Dataset rows:
┌────────
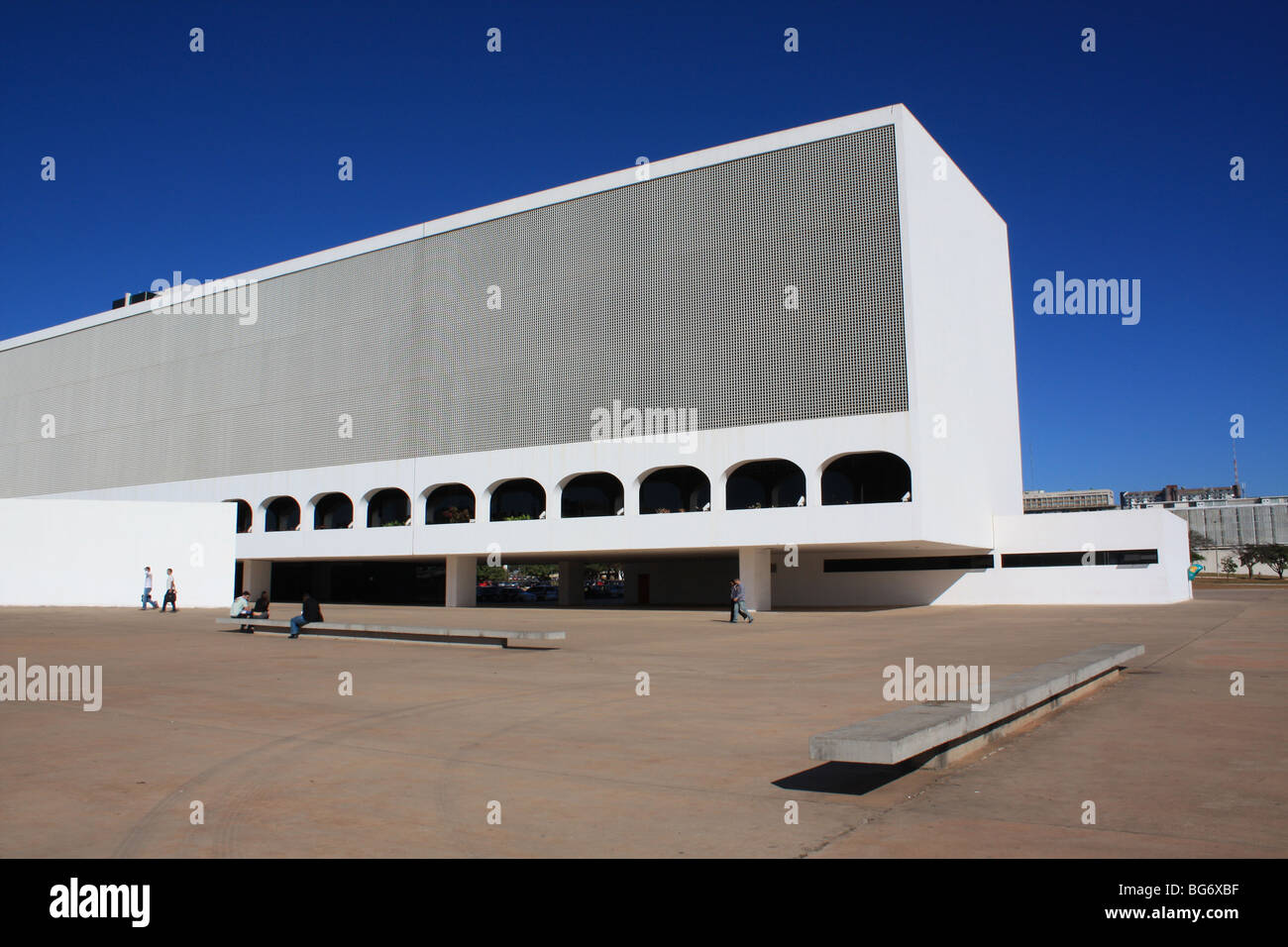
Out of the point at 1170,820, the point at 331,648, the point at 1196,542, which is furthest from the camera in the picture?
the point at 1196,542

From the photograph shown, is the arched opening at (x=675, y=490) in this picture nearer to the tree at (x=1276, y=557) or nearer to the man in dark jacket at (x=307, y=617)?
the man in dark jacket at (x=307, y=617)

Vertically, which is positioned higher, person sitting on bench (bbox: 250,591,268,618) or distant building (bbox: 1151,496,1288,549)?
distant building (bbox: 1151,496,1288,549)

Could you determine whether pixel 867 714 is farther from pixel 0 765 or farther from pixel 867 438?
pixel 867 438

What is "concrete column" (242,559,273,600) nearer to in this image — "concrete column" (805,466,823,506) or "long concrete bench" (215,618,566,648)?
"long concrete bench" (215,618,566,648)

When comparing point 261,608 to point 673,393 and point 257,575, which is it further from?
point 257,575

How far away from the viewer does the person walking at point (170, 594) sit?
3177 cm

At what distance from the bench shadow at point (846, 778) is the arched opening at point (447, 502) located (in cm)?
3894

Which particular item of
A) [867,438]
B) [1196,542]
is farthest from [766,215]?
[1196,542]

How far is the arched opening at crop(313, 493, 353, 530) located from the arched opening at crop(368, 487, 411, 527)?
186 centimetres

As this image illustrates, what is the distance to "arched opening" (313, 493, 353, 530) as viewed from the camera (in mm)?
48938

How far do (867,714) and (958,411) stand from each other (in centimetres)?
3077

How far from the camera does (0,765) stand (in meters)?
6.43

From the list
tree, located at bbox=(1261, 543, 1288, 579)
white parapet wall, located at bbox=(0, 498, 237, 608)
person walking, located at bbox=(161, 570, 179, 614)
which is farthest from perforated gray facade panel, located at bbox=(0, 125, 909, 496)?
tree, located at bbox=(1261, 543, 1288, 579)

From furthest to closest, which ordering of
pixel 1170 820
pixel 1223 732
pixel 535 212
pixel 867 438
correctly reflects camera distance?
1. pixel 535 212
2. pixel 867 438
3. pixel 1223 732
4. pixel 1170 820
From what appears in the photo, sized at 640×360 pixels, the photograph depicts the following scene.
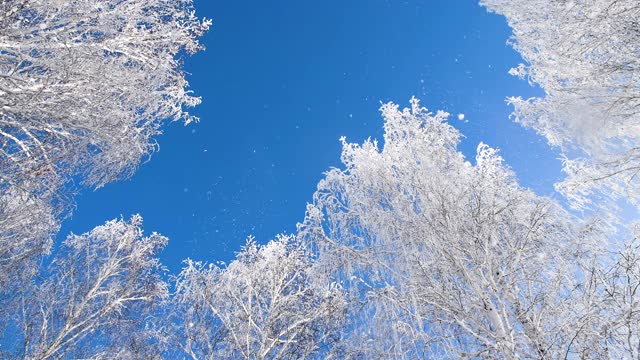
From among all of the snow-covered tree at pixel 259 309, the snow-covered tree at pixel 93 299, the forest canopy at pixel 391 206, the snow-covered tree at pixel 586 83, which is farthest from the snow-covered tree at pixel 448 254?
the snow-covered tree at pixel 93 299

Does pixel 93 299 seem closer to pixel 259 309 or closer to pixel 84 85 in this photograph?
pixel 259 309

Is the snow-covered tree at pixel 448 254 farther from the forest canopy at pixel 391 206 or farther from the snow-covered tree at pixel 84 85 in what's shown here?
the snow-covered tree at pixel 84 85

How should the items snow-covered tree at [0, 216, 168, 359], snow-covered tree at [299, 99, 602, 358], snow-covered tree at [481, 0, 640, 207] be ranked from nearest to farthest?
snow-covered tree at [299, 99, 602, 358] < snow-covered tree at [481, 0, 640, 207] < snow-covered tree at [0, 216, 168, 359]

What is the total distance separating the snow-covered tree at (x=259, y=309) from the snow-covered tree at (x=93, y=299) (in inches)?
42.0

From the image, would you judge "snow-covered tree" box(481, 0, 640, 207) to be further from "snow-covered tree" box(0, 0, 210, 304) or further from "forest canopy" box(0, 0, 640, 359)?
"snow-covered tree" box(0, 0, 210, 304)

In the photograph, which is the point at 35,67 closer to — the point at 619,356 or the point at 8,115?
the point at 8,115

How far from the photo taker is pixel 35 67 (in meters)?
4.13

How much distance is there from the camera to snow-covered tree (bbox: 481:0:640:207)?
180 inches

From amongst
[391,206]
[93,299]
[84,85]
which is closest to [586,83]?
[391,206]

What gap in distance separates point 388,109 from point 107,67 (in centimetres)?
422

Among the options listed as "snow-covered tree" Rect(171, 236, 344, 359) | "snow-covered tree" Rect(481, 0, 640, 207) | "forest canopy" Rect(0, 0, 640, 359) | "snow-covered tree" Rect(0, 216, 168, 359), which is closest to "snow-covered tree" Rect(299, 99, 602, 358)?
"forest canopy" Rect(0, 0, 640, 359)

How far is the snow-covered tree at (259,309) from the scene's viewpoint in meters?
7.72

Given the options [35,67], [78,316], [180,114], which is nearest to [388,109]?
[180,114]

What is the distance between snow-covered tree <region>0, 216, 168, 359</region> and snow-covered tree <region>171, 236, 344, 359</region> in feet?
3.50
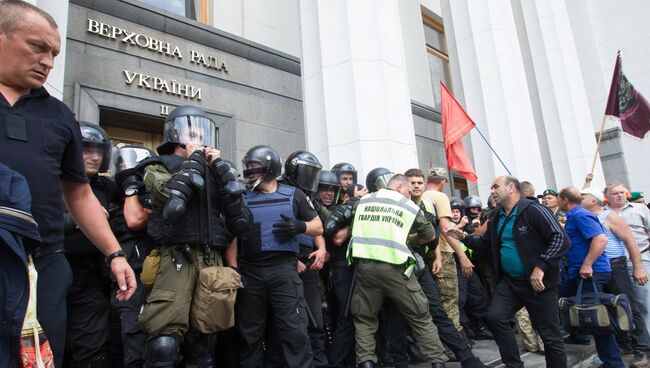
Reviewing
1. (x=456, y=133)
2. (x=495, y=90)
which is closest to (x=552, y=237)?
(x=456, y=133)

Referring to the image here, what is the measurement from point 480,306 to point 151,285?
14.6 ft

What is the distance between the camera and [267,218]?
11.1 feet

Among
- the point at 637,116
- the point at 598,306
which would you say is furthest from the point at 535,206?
└────────
Your instructions:
Reproduce the material starting with the line containing "Among the options" and going on through the end of the material, requests included, with every number in the answers (coordinates, box corners, and distances) multiplied by 0.9 and rounded to the number of decimal places it originally had, halves rounded up. Leave the pictures out.

Solution to this exercise:
Among the options listed as "snow-covered tree" Rect(171, 236, 344, 359) | "snow-covered tree" Rect(481, 0, 640, 207) | "forest canopy" Rect(0, 0, 640, 359) | "snow-covered tree" Rect(0, 216, 168, 359), which is closest to "snow-covered tree" Rect(299, 99, 602, 358)?
"forest canopy" Rect(0, 0, 576, 323)

How far is the snow-covered tree at (259,309) from the scene's viewpoint in meters?
6.95

Given the options [35,67], [78,316], [180,114], which is nearest to [388,109]?
[162,103]

What is the distance between snow-covered tree <region>0, 216, 168, 359</region> and snow-covered tree <region>171, 236, 344, 359</region> in feet?
3.15
Reviewing
1. (x=456, y=133)
2. (x=495, y=90)
which is closest to (x=552, y=237)?
(x=410, y=120)

Referring to the image here, what is the measurement from point 480,306 to point 151,285?
13.1 ft

What is the distance between the camera and [267,218]?
10.0 feet

Among
- the point at 637,116
- the point at 598,306
which would you say is furthest from the point at 535,206?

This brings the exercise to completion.